What the task asks: From the passage on filling data gaps for AI, return the text between "Separately, for the" and "answer a question.", inclusive, copied word for word.

Passage given:
Separately, for the elimination of duplicate/near-duplicate data, entity resolution can autonomously parse the content of data assets, deduplicate them, and point AI to the most relevant, recent, or reliable data asset to answer a question. 

3) Fill Gaps (Data Creation or Acquisition)

With your organization’s data inventoried and priorities identified, it’s time to start identifying what gaps exist in your data landscape in light of the business questions and challenges you are looking to address. First, ask use case-based questions. Based on your identified use cases, what data would an AI model need to answer topical questions that your organization doesn’t already possess?

At a higher level, gaps in use cases for your AI solution will also exist. To drive use case creation forward, consider the use of a data model, entity relationship diagram (ERD), or ontology to serve as the conceptual map on which all organizational data exists. With a complete data inventory, an ontology can help outline the process by which AI solutions would answer questions at a high level, thanks to being both machine and human-readable. By traversing the ontology or data model, you can design user journeys and create questions that form the basis of novel use cases.

Often, gaps are identified that require knowledge assets outside of data to fill. A data model or ontology can help identify related assets, as they function independently of their asset type. Moreover, standardized metadata across knowledge assets and asset types can enrich assets, link them to one another, and provide insights previously not possible. When instantiated in a solution alongside a knowledge graph, this forms a semantic layer where data assets, such as data products or metrics, gain context and maturity based on related knowledge assets. We were able to enhance the performance of a large retail chain’s analytics team through such an approach utilizing a semantic layer.

To fill these gaps, organizations can look to collect or create more data, as well as purchase publicly available/incorporate open-source datasets (build vs. buy). Another common method of filling identified organizational gaps is the creation of content (and other non-data knowledge assets) to identify a gap via the extraction of tacit organizational knowledge. This is a method that more chief data officers/chief data and AI officers (CDOs/CDAOs) are employing, as their roles expand and reliance on structured data alone to gather insights and solve problems is no longer feasible.

Stored data:
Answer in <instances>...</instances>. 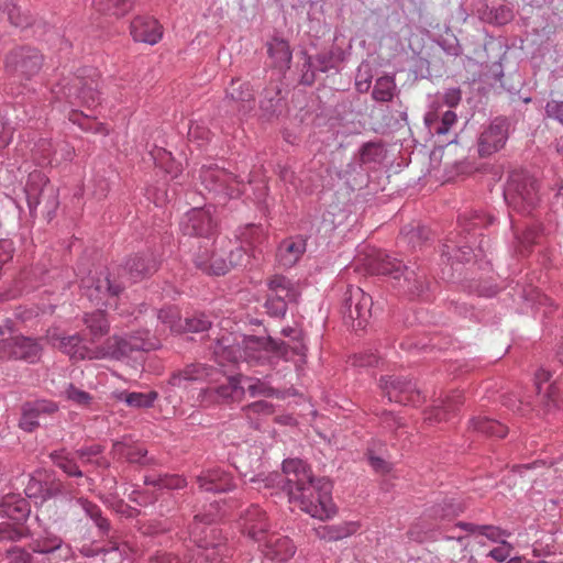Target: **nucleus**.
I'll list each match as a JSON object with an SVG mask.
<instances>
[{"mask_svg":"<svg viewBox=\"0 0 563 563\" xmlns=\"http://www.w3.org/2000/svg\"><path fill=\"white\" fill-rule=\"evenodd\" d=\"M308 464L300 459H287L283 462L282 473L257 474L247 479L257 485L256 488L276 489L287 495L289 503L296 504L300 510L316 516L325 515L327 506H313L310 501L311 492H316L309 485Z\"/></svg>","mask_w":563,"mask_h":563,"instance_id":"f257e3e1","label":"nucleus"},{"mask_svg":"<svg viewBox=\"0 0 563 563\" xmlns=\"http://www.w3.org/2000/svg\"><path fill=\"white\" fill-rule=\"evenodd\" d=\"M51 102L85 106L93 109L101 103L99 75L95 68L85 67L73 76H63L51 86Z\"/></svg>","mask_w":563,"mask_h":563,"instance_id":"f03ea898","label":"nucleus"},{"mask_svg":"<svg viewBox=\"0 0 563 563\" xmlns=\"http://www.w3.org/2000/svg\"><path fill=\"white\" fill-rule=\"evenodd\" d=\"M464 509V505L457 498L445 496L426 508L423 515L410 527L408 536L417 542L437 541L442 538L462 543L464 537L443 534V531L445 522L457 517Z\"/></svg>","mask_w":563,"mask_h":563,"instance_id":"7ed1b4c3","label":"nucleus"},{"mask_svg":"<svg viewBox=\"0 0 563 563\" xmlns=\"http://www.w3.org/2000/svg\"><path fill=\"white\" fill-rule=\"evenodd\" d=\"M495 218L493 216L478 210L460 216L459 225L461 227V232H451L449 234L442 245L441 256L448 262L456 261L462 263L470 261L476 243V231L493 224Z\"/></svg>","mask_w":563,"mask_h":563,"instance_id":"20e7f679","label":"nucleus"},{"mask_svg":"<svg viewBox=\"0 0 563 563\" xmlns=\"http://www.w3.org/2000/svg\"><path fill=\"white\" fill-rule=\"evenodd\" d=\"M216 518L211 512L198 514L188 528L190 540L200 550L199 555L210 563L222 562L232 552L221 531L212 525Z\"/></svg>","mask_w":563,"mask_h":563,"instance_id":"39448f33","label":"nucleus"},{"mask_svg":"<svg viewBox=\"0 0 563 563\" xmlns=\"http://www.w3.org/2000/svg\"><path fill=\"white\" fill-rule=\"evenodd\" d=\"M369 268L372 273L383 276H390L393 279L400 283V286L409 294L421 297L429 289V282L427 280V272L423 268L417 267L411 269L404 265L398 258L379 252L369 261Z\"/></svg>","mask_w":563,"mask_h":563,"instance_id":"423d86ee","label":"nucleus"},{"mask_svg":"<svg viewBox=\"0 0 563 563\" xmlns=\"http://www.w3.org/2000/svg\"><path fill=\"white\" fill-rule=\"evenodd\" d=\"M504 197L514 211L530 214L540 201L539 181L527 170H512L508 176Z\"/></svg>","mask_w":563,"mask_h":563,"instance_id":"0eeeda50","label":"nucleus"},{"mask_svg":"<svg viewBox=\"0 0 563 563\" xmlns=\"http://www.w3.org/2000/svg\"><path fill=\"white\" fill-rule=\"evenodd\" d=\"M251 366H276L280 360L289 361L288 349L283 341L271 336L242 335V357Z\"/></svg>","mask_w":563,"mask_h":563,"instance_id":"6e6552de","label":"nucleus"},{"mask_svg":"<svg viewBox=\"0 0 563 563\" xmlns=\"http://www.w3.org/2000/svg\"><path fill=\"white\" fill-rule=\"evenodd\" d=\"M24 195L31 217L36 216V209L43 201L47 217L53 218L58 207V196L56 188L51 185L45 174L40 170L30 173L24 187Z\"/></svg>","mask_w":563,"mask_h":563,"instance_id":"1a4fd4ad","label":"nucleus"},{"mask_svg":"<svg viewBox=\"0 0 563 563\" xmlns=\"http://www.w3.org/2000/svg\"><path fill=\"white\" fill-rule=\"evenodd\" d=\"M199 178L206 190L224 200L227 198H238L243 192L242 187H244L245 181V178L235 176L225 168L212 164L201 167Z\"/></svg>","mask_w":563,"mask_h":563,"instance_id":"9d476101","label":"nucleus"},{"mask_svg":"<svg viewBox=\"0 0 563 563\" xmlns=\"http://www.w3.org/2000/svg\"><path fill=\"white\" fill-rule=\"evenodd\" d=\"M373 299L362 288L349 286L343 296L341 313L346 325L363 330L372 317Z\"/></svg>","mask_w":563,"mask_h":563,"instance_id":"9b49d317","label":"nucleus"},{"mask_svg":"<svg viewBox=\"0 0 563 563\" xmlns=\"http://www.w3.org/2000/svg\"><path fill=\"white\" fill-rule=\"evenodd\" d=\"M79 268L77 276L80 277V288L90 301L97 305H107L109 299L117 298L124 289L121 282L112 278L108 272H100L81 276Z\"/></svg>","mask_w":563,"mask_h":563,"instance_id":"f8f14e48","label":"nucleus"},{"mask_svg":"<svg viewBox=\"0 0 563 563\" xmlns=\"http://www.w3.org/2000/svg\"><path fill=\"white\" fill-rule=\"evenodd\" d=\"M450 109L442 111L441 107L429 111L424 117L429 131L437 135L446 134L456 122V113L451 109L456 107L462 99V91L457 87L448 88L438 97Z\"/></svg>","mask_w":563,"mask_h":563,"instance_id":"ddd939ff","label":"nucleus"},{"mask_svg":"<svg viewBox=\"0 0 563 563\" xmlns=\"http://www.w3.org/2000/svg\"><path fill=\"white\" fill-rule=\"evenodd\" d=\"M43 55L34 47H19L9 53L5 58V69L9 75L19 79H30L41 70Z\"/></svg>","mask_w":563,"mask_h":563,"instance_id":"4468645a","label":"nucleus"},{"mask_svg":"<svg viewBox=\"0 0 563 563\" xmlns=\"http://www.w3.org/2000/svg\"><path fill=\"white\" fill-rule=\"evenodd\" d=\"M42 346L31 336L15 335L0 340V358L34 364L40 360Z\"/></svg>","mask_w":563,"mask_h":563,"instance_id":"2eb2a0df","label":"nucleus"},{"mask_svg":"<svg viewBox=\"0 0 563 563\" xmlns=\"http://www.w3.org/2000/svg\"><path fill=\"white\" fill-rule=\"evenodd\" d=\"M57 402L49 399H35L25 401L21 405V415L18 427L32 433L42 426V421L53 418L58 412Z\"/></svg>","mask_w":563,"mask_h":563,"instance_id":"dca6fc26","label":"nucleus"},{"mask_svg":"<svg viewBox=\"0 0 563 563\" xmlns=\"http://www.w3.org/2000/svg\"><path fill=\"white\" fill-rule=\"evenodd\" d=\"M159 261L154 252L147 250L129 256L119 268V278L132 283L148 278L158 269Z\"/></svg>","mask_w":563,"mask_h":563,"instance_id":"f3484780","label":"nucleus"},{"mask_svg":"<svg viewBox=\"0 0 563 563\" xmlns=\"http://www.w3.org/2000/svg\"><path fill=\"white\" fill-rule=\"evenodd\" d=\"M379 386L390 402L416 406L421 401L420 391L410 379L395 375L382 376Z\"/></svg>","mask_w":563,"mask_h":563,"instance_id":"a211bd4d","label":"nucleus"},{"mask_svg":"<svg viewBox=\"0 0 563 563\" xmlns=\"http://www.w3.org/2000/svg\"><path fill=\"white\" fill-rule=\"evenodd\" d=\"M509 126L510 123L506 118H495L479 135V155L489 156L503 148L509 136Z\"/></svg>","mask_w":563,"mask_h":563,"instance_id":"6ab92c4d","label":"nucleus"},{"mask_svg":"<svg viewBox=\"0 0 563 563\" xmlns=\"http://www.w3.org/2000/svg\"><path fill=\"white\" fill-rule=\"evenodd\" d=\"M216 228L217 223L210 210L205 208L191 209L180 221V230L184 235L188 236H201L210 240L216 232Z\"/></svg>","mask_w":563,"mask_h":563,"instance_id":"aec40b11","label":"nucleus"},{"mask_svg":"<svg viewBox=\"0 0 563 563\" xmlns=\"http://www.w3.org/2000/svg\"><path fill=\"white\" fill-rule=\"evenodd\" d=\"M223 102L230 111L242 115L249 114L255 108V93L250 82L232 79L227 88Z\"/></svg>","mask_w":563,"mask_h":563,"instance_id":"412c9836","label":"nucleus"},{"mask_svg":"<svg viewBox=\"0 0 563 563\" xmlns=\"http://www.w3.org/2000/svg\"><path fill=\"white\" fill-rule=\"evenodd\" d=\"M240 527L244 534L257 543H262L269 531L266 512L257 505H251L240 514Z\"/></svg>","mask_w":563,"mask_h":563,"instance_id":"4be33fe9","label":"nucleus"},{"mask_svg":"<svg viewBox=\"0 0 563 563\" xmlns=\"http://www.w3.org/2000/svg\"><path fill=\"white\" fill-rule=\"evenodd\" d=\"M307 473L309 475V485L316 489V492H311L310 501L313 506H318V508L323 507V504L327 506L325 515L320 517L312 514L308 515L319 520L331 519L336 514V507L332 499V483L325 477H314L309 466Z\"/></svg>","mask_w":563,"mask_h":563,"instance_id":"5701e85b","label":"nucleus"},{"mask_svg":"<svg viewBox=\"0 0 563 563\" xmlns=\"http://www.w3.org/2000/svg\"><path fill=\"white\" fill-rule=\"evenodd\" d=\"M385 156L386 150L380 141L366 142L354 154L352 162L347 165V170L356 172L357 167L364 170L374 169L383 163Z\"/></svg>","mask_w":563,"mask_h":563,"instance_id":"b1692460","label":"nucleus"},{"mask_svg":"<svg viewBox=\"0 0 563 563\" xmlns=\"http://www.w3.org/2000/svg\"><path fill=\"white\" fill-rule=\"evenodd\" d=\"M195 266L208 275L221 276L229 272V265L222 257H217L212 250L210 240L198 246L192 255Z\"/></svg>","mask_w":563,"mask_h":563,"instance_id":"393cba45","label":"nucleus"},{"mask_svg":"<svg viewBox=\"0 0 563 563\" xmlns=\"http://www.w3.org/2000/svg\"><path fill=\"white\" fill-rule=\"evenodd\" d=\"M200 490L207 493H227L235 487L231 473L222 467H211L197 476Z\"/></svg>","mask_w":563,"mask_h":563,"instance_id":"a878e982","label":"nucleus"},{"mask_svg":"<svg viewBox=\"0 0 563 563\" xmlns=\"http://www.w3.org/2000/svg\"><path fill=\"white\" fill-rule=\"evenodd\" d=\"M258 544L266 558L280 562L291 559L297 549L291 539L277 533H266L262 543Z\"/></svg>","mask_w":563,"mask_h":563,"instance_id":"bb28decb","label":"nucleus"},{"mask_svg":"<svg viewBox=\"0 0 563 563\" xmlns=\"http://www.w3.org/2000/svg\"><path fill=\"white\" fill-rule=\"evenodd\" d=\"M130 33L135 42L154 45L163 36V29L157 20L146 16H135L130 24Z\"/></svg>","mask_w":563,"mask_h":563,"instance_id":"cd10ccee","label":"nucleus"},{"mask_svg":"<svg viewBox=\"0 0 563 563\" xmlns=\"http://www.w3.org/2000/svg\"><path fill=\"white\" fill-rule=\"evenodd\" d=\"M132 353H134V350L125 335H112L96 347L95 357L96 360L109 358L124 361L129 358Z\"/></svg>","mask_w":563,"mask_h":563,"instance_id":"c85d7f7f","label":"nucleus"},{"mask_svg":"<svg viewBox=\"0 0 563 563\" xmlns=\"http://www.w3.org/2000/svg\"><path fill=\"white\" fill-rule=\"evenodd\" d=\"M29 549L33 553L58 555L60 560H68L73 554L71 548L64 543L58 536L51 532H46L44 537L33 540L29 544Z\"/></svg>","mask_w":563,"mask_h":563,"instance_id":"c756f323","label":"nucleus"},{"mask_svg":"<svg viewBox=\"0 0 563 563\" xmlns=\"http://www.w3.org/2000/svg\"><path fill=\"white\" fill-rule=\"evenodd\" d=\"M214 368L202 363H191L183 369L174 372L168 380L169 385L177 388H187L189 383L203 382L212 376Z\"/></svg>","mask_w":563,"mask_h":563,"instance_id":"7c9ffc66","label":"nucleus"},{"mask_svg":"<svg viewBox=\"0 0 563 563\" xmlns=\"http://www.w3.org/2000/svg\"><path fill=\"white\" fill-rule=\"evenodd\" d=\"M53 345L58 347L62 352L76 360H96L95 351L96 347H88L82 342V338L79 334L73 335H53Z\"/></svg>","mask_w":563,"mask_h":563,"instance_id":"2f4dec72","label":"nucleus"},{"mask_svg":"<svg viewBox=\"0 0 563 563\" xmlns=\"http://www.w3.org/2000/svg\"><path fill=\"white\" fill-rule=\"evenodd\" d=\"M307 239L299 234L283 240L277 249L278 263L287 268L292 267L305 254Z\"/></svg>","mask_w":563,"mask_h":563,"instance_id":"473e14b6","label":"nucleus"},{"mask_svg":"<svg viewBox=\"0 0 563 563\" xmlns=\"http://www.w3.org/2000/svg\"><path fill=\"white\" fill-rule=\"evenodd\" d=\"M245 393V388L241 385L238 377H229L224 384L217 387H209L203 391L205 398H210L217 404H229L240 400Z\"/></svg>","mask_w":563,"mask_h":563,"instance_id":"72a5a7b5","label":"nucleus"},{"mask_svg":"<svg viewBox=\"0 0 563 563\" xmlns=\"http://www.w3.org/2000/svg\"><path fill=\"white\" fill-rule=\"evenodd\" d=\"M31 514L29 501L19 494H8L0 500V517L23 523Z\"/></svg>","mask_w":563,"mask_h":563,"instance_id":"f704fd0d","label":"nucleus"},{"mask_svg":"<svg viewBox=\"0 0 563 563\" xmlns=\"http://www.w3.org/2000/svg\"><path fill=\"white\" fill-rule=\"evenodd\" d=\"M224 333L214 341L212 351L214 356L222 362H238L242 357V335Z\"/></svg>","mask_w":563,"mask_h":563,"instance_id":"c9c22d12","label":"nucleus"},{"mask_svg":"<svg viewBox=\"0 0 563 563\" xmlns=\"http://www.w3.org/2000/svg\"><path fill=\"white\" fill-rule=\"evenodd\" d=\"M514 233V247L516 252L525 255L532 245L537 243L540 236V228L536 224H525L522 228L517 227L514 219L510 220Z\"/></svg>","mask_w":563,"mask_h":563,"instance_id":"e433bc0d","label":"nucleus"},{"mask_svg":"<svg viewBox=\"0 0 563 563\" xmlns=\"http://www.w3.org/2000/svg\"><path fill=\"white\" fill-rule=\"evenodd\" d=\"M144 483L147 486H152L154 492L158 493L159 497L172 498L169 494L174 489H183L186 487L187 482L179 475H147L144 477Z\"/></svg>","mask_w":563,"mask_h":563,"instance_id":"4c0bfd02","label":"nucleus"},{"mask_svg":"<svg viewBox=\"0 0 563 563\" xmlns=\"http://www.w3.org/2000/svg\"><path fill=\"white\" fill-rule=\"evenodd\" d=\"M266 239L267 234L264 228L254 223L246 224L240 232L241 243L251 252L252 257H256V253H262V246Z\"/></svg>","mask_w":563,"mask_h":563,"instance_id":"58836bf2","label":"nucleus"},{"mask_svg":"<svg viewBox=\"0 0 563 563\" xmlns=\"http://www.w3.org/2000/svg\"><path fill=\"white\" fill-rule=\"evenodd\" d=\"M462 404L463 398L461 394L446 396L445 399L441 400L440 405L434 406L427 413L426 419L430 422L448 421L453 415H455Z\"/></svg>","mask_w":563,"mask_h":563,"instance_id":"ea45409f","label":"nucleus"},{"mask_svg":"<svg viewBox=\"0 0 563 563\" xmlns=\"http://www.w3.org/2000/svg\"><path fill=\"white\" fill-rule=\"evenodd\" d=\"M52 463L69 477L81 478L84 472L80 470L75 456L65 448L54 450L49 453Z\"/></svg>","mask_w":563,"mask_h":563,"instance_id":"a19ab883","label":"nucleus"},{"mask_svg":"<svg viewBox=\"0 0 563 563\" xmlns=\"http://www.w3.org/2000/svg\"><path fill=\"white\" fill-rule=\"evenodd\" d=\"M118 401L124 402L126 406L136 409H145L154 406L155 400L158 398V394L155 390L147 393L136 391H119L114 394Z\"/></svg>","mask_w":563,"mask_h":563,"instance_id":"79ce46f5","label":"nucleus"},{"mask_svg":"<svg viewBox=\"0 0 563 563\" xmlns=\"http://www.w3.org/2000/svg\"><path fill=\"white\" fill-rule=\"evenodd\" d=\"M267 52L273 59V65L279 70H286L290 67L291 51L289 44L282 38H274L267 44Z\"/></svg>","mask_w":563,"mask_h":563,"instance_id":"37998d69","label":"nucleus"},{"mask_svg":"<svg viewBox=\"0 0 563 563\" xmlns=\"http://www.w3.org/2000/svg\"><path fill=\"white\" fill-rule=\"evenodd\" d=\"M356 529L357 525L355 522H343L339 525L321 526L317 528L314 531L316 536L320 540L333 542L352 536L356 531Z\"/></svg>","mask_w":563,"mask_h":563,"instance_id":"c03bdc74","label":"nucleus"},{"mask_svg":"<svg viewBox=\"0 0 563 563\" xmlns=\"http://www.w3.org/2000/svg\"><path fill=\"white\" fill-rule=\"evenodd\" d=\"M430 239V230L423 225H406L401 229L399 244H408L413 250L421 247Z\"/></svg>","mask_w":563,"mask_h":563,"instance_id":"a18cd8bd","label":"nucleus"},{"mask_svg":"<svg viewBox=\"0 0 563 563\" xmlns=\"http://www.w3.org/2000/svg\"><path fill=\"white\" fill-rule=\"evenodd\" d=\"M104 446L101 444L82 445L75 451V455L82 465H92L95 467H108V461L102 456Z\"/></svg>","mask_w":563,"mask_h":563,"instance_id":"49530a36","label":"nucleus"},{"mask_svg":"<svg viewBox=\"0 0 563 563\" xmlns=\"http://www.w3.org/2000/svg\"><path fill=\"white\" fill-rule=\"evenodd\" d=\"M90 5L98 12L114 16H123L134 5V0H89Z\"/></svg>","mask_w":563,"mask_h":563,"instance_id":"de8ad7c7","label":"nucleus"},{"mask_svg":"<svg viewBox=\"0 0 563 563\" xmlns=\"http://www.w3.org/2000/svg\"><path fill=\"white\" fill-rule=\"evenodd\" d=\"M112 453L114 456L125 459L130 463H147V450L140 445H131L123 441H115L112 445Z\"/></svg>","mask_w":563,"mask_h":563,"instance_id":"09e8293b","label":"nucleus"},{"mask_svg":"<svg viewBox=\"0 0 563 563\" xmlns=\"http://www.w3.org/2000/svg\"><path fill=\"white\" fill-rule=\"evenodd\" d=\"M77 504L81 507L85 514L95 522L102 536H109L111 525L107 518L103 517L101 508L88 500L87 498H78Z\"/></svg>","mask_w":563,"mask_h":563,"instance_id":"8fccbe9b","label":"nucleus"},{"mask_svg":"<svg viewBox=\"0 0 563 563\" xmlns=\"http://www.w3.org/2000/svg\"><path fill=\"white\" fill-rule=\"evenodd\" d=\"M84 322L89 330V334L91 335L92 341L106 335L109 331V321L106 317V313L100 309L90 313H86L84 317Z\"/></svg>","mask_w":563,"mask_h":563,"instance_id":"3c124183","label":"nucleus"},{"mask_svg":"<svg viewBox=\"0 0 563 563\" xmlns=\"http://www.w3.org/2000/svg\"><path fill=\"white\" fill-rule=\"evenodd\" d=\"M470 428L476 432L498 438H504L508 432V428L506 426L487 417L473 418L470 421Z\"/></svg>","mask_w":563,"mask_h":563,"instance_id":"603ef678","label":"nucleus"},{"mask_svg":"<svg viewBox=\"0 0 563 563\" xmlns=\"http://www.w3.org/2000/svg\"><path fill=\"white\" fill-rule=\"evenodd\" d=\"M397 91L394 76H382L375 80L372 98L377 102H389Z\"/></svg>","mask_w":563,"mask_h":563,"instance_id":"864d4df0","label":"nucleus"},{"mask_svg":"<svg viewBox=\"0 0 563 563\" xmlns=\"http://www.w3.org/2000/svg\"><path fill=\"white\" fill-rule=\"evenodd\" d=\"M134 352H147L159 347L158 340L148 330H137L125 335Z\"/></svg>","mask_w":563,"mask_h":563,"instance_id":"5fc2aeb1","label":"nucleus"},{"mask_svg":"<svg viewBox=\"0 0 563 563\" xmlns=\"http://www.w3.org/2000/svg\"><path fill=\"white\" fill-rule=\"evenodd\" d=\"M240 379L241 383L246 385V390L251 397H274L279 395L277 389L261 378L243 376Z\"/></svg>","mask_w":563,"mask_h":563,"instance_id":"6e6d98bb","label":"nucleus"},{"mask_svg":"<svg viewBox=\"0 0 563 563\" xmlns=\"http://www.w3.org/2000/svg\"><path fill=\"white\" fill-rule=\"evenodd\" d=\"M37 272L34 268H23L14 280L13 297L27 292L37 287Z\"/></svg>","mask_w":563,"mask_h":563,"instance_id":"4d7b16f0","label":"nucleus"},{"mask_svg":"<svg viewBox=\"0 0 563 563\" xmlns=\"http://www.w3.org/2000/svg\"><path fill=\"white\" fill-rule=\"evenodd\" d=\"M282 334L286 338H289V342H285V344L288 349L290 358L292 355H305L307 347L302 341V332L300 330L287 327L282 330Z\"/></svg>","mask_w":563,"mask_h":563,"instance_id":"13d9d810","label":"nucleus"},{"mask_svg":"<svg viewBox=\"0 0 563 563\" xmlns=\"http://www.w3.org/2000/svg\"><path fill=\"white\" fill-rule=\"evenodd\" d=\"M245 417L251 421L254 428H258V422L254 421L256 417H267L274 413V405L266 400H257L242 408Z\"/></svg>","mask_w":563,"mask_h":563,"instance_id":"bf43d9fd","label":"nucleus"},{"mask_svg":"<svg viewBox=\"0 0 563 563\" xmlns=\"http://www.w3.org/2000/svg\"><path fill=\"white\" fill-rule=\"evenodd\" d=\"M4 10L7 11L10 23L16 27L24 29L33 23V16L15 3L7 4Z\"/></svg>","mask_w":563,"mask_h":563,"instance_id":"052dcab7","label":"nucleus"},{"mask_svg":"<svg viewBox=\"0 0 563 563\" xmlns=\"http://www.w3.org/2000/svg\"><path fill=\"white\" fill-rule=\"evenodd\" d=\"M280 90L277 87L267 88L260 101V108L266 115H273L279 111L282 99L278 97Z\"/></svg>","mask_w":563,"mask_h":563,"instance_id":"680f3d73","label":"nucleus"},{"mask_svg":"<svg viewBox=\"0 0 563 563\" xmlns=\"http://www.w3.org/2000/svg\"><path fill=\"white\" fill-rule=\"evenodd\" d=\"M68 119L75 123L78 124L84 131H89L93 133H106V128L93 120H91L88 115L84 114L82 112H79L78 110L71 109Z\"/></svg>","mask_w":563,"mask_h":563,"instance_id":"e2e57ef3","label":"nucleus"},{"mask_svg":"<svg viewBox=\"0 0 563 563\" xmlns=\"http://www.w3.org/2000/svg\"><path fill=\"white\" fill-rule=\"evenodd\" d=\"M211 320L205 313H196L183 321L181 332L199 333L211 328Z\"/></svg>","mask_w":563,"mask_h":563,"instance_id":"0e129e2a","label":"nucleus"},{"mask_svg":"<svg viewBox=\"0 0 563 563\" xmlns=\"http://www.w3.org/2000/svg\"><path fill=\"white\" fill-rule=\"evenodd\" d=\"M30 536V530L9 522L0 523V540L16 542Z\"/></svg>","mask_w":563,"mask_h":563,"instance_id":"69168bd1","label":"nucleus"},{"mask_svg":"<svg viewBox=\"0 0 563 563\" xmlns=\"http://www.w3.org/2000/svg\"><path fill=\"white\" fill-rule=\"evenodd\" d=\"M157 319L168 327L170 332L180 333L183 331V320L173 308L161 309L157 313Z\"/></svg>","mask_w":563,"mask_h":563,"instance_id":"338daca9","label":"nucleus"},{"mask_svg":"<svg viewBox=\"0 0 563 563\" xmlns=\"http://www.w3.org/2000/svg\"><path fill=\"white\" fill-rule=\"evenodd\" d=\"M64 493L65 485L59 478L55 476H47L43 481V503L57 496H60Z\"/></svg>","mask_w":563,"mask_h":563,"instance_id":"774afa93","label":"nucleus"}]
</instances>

Reply:
Separately, for the elimination of duplicate/near-duplicate data, entity resolution can autonomously parse the content of data assets, deduplicate them, and point AI to the most relevant, recent, or reliable data asset to answer a question.